→ **BRIEF**
Nothing outside the lines below from the one containing "1. 年龄层次：金属工艺品的消费群体主要集中在 30" through the one containing "Juan Ramón Jiménez" is to be printed; print those exactly, ends included, and drop the pictures.
*** PROVIDED DATA Section Begins ***
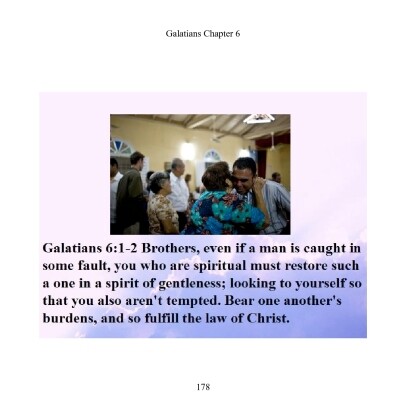 Galatians Chapter 6

Galatians 6:1-2 Brothers, even if a man is caught in some fault, you who are spiritual must restore such a one in a spirit of gentleness; looking to yourself so that you also aren't tempted. Bear one another's burdens, and so fulfill the law of Christ.

178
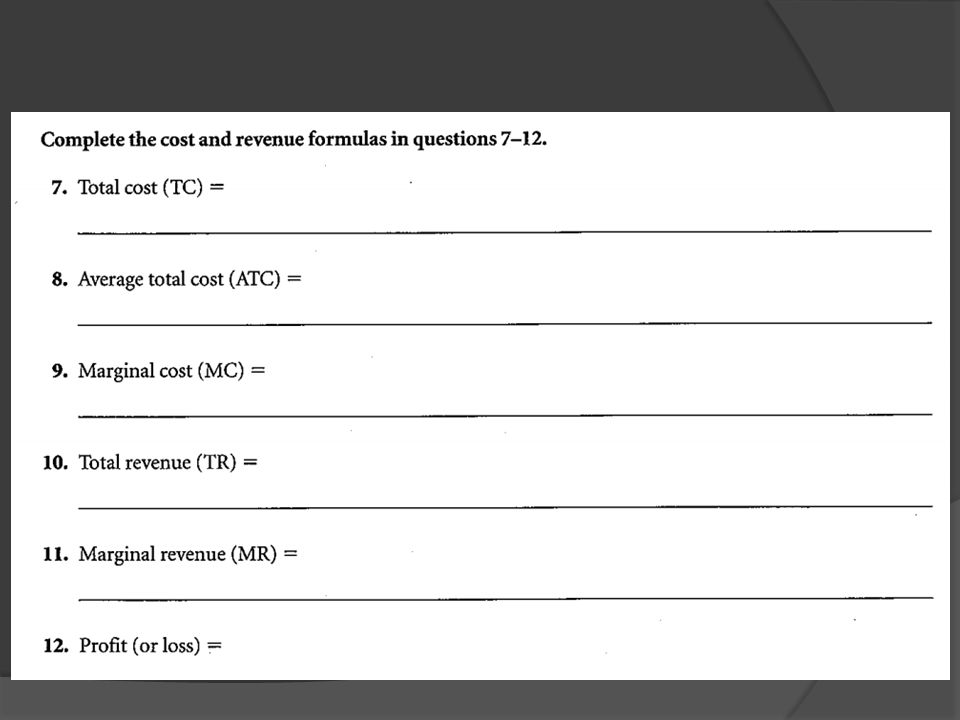 Complete the cost and revenue formulas in questions 7–12.

7. Total cost (TC) =

8. Average total cost (ATC) =

9. Marginal cost (MC) =

10. Total revenue (TR) =

11. Marginal revenue (MR) =

12. Profit (or loss) =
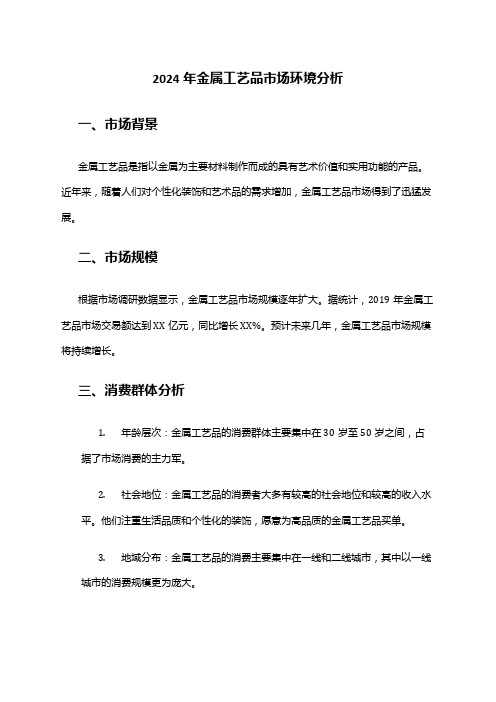 2024 年金属工艺品市场环境分析

一、市场背景

金属工艺品是指以金属为主要材料制作而成的具有艺术价值和实用功能的产品。近年来，随着人们对个性化装饰和艺术品的需求增加，金属工艺品市场得到了迅猛发展。

二、市场规模

根据市场调研数据显示，金属工艺品市场规模逐年扩大。据统计，2019 年金属工艺品市场交易额达到 XX 亿元，同比增长 XX%。预计未来几年，金属工艺品市场规模将持续增长。

三、消费群体分析

1. 年龄层次：金属工艺品的消费群体主要集中在 30 岁至 50 岁之间，占据了市场消费的主力军。

2. 社会地位：金属工艺品的消费者大多有较高的社会地位和较高的收入水平。他们注重生活品质和个性化的装饰，愿意为高品质的金属工艺品买单。

3. 地域分布：金属工艺品的消费主要集中在一线和二线城市，其中以一线城市的消费规模更为庞大。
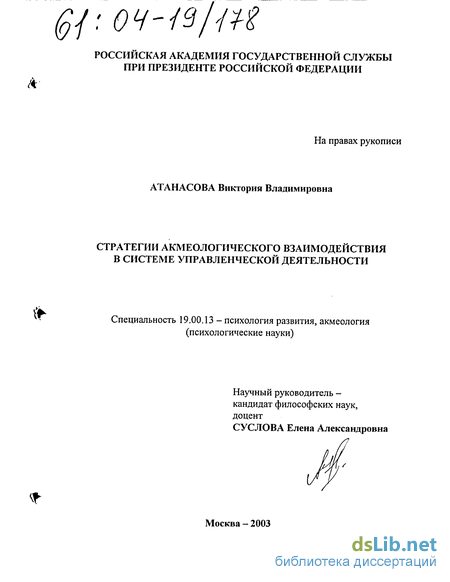 61:04-19/178

РОССИЙСКАЯ АКАДЕМИЯ ГОСУДАРСТВЕННОЙ СЛУЖБЫ ПРИ ПРЕЗИДЕНТЕ РОССИЙСКОЙ ФЕДЕРАЦИИ

На правах рукописи

АТАНАСОВА Виктория Владимировна

СТРАТЕГИИ АКМЕОЛОГИЧЕСКОГО ВЗАИМОДЕЙСТВИЯ В СИСТЕМЕ УПРАВЛЕНЧЕСКОЙ ДЕЯТЕЛЬНОСТИ

Специальность 19.00.13 – психология развития, акмеология (психологические науки)

Научный руководитель – кандидат философских наук, доцент
СУСЛОВА Елена Александровна

Москва – 2003

dsLib.net
библиотека диссертаций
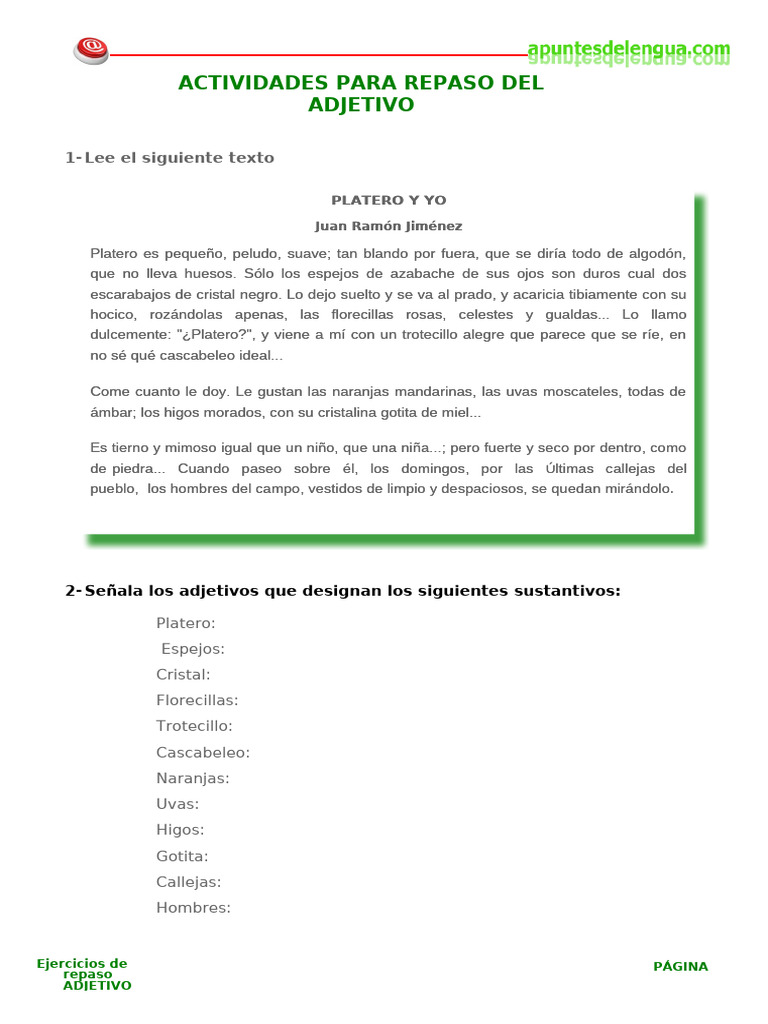 apuntesdelengua.com

ACTIVIDADES PARA REPASO DEL ADJETIVO

1- Lee el siguiente texto

PLATERO Y YO

Juan Ramón Jiménez

Platero es pequeño, peludo, suave; tan blando por fuera, que se diría todo de algodón, que no lleva huesos. Sólo los espejos de azabache de sus ojos son duros cual dos escarabajos de cristal negro. Lo dejo suelto y se va al prado, y acaricia tibiamente con su hocico, rozándolas apenas, las florecillas rosas, celestes y gualdas... Lo llamo dulcemente: "¿Platero?", y viene a mí con un trotecillo alegre que parece que se ríe, en no sé qué cascabeleo ideal...

Come cuanto le doy. Le gustan las naranjas mandarinas, las uvas moscateles, todas de ámbar; los higos morados, con su cristalina gotita de miel...

Es tierno y mimoso igual que un niño, que una niña...; pero fuerte y seco por dentro, como de piedra... Cuando paseo sobre él, los domingos, por las Últimas callejas del pueblo, los hombres del campo, vestidos de limpio y despaciosos, se quedan mirándolo.

2- Señala los adjetivos que designan los siguientes sustantivos:

Platero:
Espejos:
Cristal:
Florecillas:
Trotecillo:
Cascabeleo:
Naranjas:
Uvas:
Higos:
Gotita:
Callejas:
Hombres:

Ejercicios de repaso ADJETIVO

PÁGINA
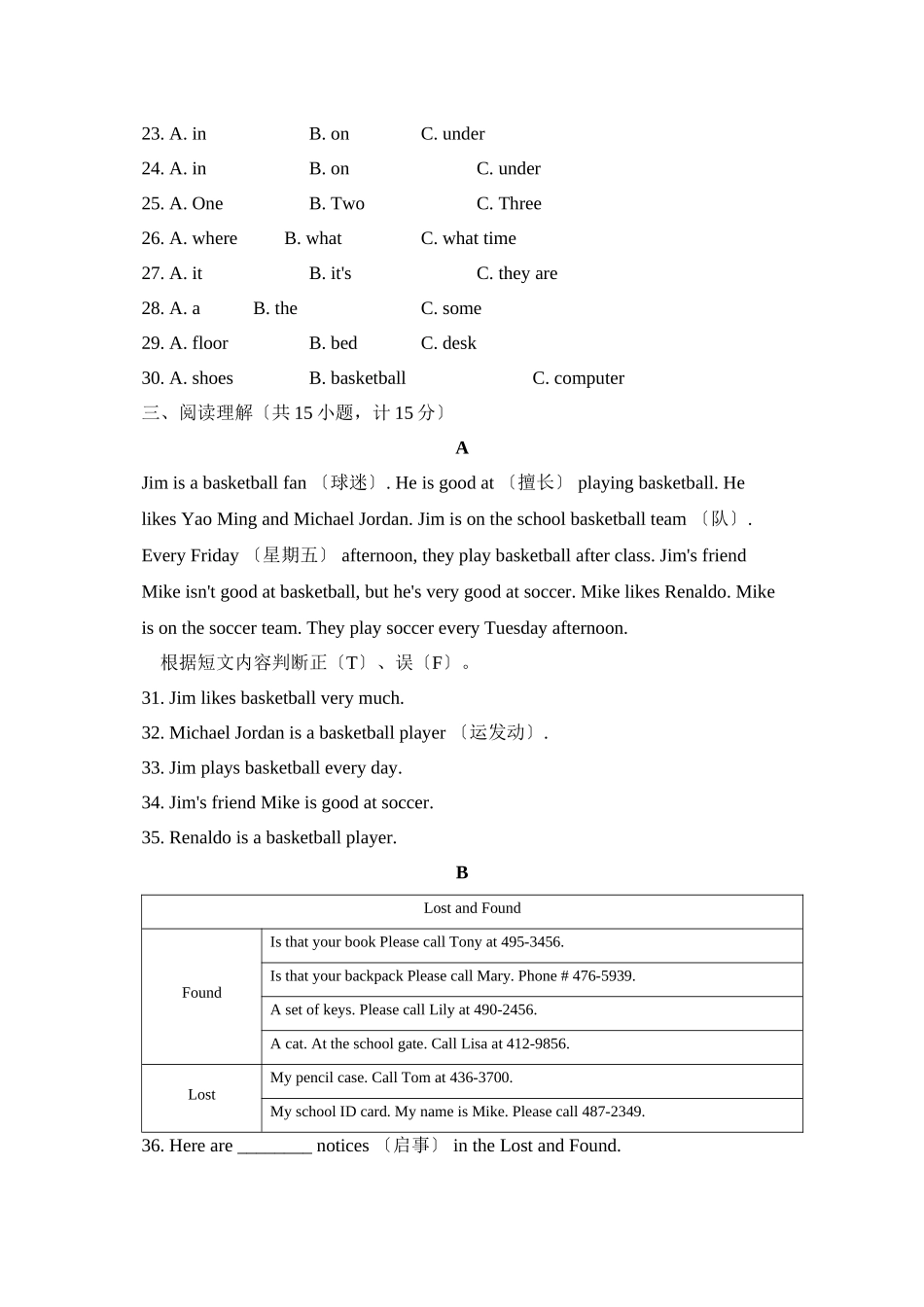 23. A. in B. on C. under

24. A. in B. on C. under

25. A. One B. Two C. Three

26. A. where B. what C. what time

27. A. it B. it's C. they are

28. A. a B. the C. some

29. A. floor B. bed C. desk

30. A. shoes B. basketball C. computer

三、阅读理解〔共 15 小题，计 15 分〕

A

Jim is a basketball fan 〔球迷〕. He is good at 〔擅长〕 playing basketball. He likes Yao Ming and Michael Jordan. Jim is on the school basketball team 〔队〕. Every Friday 〔星期五〕 afternoon, they play basketball after class. Jim's friend Mike isn't good at basketball, but he's very good at soccer. Mike likes Renaldo. Mike is on the soccer team. They play soccer every Tuesday afternoon.

根据短文内容判断正〔T〕、误〔F〕。

31. Jim likes basketball very much.

32. Michael Jordan is a basketball player 〔运发动〕.

33. Jim plays basketball every day.

34. Jim's friend Mike is good at soccer.

35. Renaldo is a basketball player.

B

| Lost and Found | |
|---|---|
| Found | Is that your book Please call Tony at 495-3456. |
| | Is that your backpack Please call Mary. Phone # 476-5939. |
| | A set of keys. Please call Lily at 490-2456. |
| | A cat. At the school gate. Call Lisa at 412-9856. |
| Lost | My pencil case. Call Tom at 436-3700. |
| | My school ID card. My name is Mike. Please call 487-2349. |

36. Here are ________ notices 〔启事〕 in the Lost and Found.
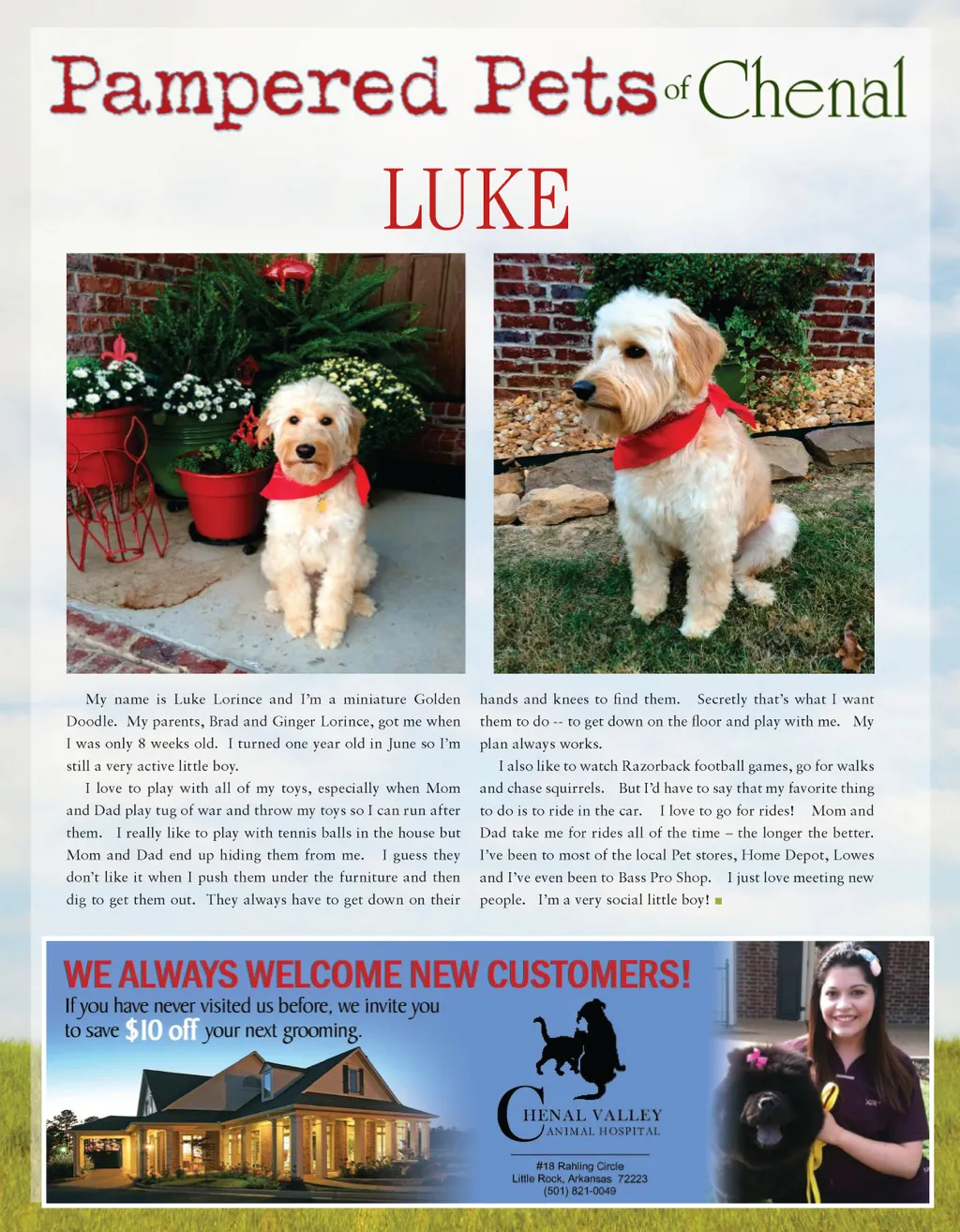 Pampered Pets of Chenal

LUKE

My name is Luke Lorince and I'm a miniature Golden Doodle. My parents, Brad and Ginger Lorince, got me when I was only 8 weeks old. I turned one year old in June so I'm still a very active little boy.

I love to play with all of my toys, especially when Mom and Dad play tug of war and throw my toys so I can run after them. I really like to play with tennis balls in the house but Mom and Dad end up hiding them from me. I guess they don't like it when I push them under the furniture and then dig to get them out. They always have to get down on their hands and knees to find them. Secretly that's what I want them to do -- to get down on the floor and play with me. My plan always works.

I also like to watch Razorback football games, go for walks and chase squirrels. But I'd have to say that my favorite thing to do is to ride in the car. I love to go for rides! Mom and Dad take me for rides all of the time – the longer the better. I've been to most of the local Pet stores, Home Depot, Lowes and I've even been to Bass Pro Shop. I just love meeting new people. I'm a very social little boy!

WE ALWAYS WELCOME NEW CUSTOMERS!
If you have never visited us before, we invite you to save $10 off your next grooming.

CHENAL VALLEY ANIMAL HOSPITAL
#18 Rahling Circle
Little Rock, Arkansas 72223
(501) 821-0049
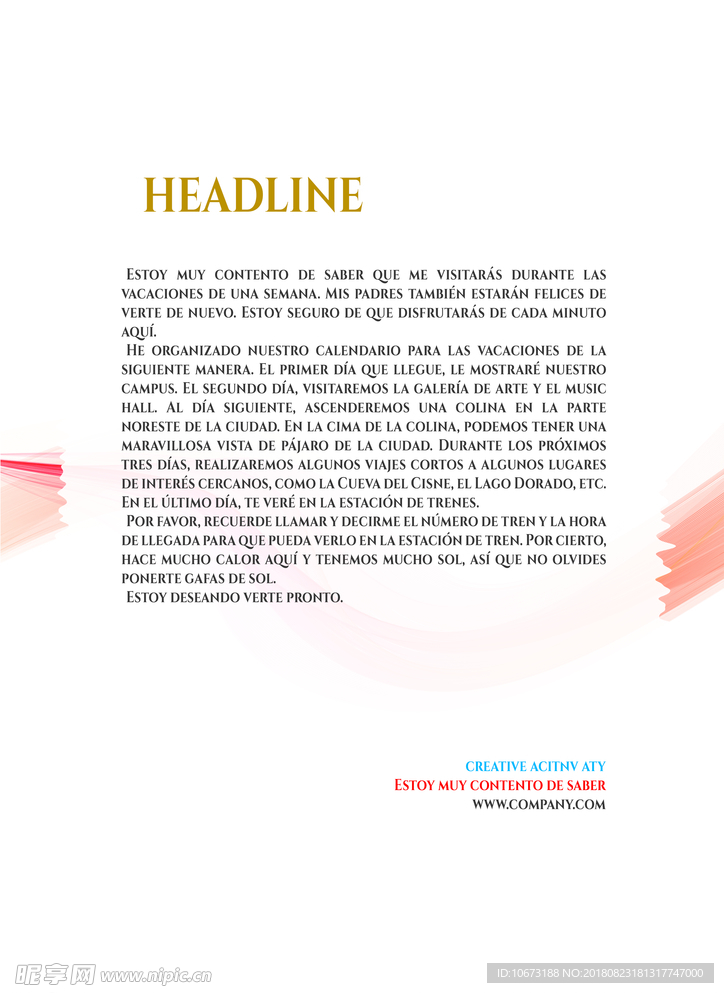 HEADLINE

Estoy muy contento de saber que me visitarás durante las vacaciones de una semana. Mis padres también estarán felices de verte de nuevo. Estoy seguro de que disfrutarás de cada minuto aquí.

He organizado nuestro calendario para las vacaciones de la siguiente manera. El primer día que llegue, le mostraré nuestro campus. El segundo día, visitaremos la galería de arte y el music hall. Al día siguiente, ascenderemos una colina en la parte noreste de la ciudad. En la cima de la colina, podemos tener una maravillosa vista de pájaro de la ciudad. Durante los próximos tres días, realizaremos algunos viajes cortos a algunos lugares de interés cercanos, como la Cueva del Cisne, el Lago Dorado, etc. En el último día, te veré en la estación de trenes.

Por favor, recuerde llamar y decirme el número de tren y la hora de llegada para que pueda verlo en la estación de tren. Por cierto, hace mucho calor aquí y tenemos mucho sol, así que no olvides ponerte gafas de sol.

Estoy deseando verte pronto.

CREATIVE ACITNV ATY
Estoy muy contento de saber
WWW.COMPANY.COM

昵享网 www.nipic.cn
ID:10673188 NO:20180823181317747000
*** PROVIDED DATA Section Ends ***
→ **TASK RESPONSE**
1. 年龄层次：金属工艺品的消费群体主要集中在 30 岁至 50 岁之间，占据了市场消费的主力军。

2. 社会地位：金属工艺品的消费者大多有较高的社会地位和较高的收入水平。他们注重生活品质和个性化的装饰，愿意为高品质的金属工艺品买单。

3. 地域分布：金属工艺品的消费主要集中在一线和二线城市，其中以一线城市的消费规模更为庞大。
 61:04-19/178

РОССИЙСКАЯ АКАДЕМИЯ ГОСУДАРСТВЕННОЙ СЛУЖБЫ ПРИ ПРЕЗИДЕНТЕ РОССИЙСКОЙ ФЕДЕРАЦИИ

На правах рукописи

АТАНАСОВА Виктория Владимировна

СТРАТЕГИИ АКМЕОЛОГИЧЕСКОГО ВЗАИМОДЕЙСТВИЯ В СИСТЕМЕ УПРАВЛЕНЧЕСКОЙ ДЕЯТЕЛЬНОСТИ

Специальность 19.00.13 – психология развития, акмеология (психологические науки)

Научный руководитель – кандидат философских наук, доцент
СУСЛОВА Елена Александровна

Москва – 2003

dsLib.net
библиотека диссертаций
 apuntesdelengua.com

ACTIVIDADES PARA REPASO DEL ADJETIVO

1- Lee el siguiente texto

PLATERO Y YO

Juan Ramón Jiménez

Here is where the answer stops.